Das Größte, was Nissan unter dem Label “SUV” anbietet, ist auf Deutschlands Straßen ein seltener Anblick. Und das obwohl er seit 2008 so gebaut wird (mit einer MoPf 2010). Von Außen dürfte der eine oder andere ihn mit dem Qashqai, dem kleineren Bruder verwechseln – besonders aufgrund des hinteren Drittels der Karosserie. Von vorne jedoch hat er von mir den Kosenamen “Nasenbär” erhalten: Denn seine Schnauze ist sowohl Konzernintern als auch -extern unverwechselbar.
Design
Das Designmerkmal schlechthin ist somit auch der verchromte Kühlergrill mit den Querstreben und die Xenon-Scheinwerfer, die gemeinsam mit dem Kühlergrill eine leuchtende Armada von fließenden Formen bilden. Wie die Stabaugen eines Chamäleons strecken sich unter der Klarglasabdeckung die Scheinwerfer nach vorne und geben dem Murano etwas Insektenhaftes. Mimikry sozusagen. Der Murano tarnt sich und mit der Seitenansicht und dem Heck gelingt ihm auch eben das: In der Masse fällt er kaum auf.
Nach dem Einsteigen werden einem die wahren Abmessungen des riesigen SUV bewusst. Die Sitze sind weit auseinander und schön breit, die Mittelkonsole ebenfalls breit, wie auch alles andere breit ist. Breit dominiert den Innenraum. Der Eindruck eines riesigen Innenraums wird ganz besonders durch den Einsatz gerader Linien erreicht. So reckt sich das Armaturenbrett senkrecht in die Höhe, die Armstütze ist massiv wie ein Holzscheit und wenn man hinten sitzt blickt man auf eine Mittelkonsole, die zwischen den Vordersitzen senkrecht endet und im Fussboden verschwindet. Fast schon ein Hocker für eine zusätzliche Person. Die Designer haben sich scheinbar bewusst für den Verzicht auf diagonale Linien entschieden.

* [AUFGABENSTELLUNG]:
(a) Aktualisieren Sie im Seitenauszug den Abschnitt von „Nach dem Einsteigen“ bis „diagonale Linien entschieden.“, indem Sie „Armaturenbrett“ durch „Cockpit“ ersetzen, und geben Sie ihn vollständig wieder.
(b) Beantworten Sie die folgenden Fragen zum Seitenauszug kurz:
(i) Seit welchem Jahr wird das Fahrzeug in dieser Form gebaut?
(ii) Welchen Kosenamen erhält das Fahrzeug wegen seiner Frontansicht?
(iii) Womit werden die Scheinwerfer unter der Klarglasabdeckung verglichen?

* [VORLIEGENDE DATEN]:
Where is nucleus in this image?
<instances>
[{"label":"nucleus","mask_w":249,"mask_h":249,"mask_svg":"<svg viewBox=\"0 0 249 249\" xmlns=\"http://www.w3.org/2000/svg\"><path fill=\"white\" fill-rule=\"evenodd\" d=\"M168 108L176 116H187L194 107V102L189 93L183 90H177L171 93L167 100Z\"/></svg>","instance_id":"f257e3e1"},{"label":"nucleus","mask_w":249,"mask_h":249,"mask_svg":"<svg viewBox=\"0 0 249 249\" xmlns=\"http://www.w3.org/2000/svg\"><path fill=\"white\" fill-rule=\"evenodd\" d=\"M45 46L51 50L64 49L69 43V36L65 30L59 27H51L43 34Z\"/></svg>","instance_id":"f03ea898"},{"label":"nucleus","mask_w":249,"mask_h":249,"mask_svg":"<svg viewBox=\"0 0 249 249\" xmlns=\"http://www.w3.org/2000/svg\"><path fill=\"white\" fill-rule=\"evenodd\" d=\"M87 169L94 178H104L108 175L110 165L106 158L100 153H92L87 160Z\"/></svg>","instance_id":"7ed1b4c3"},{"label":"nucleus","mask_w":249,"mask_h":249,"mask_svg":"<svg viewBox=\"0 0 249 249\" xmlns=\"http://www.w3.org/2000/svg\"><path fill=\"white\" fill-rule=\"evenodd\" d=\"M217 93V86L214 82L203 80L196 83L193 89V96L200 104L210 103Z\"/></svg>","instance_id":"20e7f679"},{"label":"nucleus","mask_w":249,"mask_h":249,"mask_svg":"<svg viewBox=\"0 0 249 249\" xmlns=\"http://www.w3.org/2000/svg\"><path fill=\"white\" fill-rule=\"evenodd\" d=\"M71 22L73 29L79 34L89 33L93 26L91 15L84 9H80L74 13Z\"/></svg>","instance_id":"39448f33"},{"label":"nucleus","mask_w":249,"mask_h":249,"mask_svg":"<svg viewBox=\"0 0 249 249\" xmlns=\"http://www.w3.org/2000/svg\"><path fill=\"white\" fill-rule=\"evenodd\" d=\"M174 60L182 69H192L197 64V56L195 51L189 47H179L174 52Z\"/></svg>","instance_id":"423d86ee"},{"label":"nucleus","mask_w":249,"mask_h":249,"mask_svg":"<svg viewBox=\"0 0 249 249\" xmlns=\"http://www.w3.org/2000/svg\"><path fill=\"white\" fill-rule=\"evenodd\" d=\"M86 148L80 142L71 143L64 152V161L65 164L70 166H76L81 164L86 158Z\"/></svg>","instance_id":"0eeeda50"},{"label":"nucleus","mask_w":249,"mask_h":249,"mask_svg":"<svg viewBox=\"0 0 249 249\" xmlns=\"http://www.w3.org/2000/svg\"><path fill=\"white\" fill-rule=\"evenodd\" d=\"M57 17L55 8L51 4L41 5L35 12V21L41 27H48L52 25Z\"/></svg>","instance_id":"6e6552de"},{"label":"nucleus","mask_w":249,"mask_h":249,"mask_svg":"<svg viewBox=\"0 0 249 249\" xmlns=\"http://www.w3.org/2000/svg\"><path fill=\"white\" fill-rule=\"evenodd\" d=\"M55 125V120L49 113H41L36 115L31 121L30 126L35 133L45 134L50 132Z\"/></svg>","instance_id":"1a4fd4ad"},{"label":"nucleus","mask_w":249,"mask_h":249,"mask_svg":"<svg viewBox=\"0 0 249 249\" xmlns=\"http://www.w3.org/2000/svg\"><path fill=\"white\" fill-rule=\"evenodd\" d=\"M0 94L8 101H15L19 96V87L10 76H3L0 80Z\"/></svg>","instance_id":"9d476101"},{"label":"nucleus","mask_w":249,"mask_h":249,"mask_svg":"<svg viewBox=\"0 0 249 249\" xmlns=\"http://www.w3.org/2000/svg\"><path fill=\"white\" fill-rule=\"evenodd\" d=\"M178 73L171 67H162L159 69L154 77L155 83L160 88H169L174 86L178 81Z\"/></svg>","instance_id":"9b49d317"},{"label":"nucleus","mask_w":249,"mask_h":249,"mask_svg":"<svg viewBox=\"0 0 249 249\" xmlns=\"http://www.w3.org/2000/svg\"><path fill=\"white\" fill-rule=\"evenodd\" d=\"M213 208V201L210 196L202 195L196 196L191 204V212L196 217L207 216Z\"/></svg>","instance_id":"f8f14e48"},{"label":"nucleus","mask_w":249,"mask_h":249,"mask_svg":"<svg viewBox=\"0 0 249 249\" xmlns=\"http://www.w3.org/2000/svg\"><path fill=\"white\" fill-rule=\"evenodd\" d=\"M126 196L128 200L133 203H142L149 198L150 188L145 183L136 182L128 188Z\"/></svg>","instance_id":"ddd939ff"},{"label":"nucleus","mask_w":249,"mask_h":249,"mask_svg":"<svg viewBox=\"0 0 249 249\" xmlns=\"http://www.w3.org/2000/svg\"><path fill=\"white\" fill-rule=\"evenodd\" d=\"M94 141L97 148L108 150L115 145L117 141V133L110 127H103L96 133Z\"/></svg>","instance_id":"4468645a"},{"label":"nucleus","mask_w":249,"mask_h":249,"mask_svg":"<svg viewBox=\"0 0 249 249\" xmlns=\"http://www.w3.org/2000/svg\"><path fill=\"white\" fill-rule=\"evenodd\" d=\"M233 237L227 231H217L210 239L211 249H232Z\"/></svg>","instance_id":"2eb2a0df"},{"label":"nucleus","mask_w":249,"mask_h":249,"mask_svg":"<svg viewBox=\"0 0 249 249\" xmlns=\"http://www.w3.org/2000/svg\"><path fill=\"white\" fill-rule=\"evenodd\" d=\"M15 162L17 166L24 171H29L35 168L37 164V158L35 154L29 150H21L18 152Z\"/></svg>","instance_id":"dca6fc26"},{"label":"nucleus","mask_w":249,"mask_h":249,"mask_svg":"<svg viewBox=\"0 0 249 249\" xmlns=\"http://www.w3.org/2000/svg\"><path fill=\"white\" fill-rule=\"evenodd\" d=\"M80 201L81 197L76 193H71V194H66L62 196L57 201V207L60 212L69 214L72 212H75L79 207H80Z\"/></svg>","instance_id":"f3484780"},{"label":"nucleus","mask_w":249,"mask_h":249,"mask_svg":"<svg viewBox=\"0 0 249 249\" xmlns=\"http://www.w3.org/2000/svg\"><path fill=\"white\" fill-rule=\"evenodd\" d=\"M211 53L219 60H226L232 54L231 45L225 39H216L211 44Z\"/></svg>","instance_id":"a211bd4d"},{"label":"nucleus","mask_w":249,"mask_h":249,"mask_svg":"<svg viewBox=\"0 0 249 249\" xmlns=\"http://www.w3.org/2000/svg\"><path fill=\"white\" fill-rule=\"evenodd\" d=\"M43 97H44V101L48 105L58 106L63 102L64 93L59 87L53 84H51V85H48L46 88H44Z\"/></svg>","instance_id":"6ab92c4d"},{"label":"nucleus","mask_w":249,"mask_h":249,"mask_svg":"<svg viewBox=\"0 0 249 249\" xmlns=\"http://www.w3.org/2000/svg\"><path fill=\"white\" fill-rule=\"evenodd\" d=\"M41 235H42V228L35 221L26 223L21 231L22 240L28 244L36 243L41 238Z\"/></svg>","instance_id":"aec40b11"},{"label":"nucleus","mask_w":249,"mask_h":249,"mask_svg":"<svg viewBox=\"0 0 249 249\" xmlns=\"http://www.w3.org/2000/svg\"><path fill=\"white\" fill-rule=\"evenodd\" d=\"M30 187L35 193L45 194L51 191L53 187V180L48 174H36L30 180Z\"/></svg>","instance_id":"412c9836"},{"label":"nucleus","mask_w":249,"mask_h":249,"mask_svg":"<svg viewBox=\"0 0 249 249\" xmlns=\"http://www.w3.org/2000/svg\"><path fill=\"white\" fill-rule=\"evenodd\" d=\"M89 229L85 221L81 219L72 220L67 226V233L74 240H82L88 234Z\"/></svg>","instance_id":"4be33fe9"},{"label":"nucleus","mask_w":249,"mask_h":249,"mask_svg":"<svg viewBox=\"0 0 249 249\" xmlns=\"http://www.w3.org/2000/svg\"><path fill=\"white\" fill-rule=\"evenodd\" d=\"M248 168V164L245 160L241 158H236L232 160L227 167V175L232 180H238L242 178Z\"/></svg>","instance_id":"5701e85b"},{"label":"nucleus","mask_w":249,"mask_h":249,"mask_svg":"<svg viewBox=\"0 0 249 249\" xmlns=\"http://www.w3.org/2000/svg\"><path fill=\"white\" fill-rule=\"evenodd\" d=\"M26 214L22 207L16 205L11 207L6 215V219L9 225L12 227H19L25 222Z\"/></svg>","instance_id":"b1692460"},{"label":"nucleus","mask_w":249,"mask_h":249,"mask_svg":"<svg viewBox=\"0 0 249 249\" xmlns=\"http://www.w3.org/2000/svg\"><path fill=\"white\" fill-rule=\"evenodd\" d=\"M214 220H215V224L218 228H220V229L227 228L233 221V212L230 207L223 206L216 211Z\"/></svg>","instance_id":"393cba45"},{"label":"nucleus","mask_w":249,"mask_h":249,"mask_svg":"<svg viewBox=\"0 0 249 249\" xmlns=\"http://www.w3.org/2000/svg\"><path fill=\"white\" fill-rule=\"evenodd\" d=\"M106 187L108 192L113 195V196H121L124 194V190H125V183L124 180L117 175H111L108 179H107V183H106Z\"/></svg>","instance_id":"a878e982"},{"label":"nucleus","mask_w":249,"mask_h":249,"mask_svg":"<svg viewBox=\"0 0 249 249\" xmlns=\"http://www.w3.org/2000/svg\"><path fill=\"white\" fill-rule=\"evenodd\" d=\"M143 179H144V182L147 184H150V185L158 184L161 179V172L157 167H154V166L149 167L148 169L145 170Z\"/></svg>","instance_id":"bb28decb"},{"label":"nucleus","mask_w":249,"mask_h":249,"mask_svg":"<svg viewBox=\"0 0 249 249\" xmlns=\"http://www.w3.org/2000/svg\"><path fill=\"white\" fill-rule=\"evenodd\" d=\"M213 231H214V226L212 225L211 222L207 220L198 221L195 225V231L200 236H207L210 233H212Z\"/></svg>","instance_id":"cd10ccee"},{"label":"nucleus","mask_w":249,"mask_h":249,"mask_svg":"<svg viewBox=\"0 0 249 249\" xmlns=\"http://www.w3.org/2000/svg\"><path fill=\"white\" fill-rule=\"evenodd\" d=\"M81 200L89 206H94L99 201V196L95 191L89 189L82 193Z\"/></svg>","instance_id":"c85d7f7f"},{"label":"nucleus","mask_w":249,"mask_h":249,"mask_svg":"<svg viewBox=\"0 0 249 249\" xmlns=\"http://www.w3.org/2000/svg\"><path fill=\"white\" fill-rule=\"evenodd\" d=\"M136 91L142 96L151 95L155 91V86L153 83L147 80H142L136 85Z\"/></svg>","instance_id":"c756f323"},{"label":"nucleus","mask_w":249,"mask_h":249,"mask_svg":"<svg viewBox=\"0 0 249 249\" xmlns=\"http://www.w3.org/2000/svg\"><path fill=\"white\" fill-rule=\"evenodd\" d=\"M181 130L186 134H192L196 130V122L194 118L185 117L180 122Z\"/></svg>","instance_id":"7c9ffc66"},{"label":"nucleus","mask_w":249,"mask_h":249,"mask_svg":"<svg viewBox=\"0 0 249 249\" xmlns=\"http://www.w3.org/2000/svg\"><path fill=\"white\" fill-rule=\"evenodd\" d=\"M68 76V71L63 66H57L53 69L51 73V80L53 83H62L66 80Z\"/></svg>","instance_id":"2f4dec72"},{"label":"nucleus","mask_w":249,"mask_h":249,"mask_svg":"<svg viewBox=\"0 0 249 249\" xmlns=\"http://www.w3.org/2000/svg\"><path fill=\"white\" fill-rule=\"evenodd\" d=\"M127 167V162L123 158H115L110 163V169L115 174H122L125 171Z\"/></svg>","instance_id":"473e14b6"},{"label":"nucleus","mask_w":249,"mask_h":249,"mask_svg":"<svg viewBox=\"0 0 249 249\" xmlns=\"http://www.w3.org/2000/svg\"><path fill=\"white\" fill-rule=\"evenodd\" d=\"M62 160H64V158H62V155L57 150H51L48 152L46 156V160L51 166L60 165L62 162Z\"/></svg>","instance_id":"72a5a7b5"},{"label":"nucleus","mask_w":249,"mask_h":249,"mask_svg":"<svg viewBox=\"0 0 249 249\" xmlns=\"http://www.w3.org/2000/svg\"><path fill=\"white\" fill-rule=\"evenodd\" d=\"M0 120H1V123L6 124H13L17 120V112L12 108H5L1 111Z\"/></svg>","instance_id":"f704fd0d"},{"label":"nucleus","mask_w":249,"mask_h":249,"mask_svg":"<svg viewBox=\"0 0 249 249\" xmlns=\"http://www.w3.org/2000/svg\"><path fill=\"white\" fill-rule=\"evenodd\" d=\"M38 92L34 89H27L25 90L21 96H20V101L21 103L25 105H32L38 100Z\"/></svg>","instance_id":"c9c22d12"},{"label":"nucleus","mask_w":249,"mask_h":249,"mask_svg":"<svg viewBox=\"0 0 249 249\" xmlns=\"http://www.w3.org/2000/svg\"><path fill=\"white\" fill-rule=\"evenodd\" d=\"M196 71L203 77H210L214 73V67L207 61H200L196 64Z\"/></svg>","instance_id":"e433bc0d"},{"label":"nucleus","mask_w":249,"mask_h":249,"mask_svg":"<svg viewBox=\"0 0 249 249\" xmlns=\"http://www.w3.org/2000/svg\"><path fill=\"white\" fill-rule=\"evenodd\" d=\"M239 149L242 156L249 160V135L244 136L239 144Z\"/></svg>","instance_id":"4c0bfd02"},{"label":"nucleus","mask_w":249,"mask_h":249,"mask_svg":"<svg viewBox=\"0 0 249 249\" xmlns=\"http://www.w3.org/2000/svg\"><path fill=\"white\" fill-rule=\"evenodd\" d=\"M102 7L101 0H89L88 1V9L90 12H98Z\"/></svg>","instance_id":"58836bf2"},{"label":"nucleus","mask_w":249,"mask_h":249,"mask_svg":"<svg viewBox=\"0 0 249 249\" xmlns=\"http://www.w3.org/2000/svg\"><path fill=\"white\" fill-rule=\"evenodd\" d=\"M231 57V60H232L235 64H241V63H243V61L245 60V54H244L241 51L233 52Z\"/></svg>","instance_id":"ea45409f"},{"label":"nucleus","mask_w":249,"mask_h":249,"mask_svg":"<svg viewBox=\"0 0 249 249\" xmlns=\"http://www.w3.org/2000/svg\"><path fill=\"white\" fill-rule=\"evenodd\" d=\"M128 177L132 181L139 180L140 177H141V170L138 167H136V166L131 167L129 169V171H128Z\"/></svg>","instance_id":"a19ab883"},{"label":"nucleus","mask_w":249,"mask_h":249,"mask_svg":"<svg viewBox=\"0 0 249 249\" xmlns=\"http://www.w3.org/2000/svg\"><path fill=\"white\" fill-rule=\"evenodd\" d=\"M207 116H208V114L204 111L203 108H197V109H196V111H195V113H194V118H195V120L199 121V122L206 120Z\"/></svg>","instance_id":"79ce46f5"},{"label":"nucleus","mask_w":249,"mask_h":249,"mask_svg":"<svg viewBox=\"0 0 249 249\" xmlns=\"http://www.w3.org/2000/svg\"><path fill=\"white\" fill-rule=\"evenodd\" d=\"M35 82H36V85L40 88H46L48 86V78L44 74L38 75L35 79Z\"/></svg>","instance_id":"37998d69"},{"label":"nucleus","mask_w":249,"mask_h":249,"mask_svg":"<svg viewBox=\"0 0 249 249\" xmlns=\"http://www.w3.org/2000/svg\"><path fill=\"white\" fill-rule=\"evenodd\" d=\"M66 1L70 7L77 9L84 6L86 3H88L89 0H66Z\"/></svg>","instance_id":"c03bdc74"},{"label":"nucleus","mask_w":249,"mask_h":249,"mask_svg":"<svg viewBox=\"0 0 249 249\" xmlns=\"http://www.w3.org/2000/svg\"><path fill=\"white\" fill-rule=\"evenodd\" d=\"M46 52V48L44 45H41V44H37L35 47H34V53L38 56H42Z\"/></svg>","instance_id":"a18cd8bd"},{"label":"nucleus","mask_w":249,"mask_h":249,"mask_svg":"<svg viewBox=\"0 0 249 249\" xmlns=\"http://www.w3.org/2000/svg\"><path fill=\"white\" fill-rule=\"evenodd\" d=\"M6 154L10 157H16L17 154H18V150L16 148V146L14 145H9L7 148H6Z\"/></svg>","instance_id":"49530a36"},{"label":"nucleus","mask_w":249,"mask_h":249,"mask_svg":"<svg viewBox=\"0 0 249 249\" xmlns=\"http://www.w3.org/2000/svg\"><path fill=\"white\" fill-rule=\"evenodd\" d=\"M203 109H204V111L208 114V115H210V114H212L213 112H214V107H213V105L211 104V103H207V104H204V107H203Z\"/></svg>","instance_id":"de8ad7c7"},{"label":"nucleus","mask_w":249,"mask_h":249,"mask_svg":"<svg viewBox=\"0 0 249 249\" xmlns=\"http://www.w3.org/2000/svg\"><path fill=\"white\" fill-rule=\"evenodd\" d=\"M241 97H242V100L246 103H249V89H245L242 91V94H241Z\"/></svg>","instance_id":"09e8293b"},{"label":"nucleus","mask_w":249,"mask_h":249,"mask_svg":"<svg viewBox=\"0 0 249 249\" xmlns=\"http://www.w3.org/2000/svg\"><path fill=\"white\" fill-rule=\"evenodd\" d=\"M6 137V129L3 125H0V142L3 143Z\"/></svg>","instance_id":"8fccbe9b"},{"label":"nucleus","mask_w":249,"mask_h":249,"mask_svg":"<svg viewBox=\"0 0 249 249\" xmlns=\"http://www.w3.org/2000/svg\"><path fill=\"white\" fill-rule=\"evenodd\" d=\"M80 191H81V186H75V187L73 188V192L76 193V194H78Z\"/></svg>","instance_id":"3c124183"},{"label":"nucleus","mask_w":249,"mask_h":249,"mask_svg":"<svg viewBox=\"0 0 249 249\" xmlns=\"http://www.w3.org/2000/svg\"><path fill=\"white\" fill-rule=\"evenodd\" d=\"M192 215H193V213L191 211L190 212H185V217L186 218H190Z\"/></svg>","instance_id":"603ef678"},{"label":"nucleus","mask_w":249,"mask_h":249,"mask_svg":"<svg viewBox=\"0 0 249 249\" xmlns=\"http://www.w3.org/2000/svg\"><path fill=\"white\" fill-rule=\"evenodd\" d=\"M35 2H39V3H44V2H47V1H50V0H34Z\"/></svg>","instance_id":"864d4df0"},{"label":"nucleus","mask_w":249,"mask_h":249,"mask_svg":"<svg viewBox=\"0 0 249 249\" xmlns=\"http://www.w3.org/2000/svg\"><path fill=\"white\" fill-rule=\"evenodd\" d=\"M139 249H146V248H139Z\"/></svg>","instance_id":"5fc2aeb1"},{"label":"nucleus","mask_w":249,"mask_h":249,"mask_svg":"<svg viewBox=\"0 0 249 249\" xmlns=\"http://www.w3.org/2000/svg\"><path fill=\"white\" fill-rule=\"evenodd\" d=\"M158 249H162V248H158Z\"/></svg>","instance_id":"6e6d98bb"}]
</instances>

* [LÖSUNGEN JE AUFGABE]:
(a)
Nach dem Einsteigen werden einem die wahren Abmessungen des riesigen SUV bewusst. Die Sitze sind weit auseinander und schön breit, die Mittelkonsole ebenfalls breit, wie auch alles andere breit ist. Breit dominiert den Innenraum. Der Eindruck eines riesigen Innenraums wird ganz besonders durch den Einsatz gerader Linien erreicht. So reckt sich das Cockpit senkrecht in die Höhe, die Armstütze ist massiv wie ein Holzscheit und wenn man hinten sitzt blickt man auf eine Mittelkonsole, die zwischen den Vordersitzen senkrecht endet und im Fussboden verschwindet. Fast schon ein Hocker für eine zusätzliche Person. Die Designer haben sich scheinbar bewusst für den Verzicht auf diagonale Linien entschieden.

(b)
(i) Seit 2008.
(ii) „Nasenbär“.
(iii) Mit den Stabaugen eines Chamäleons.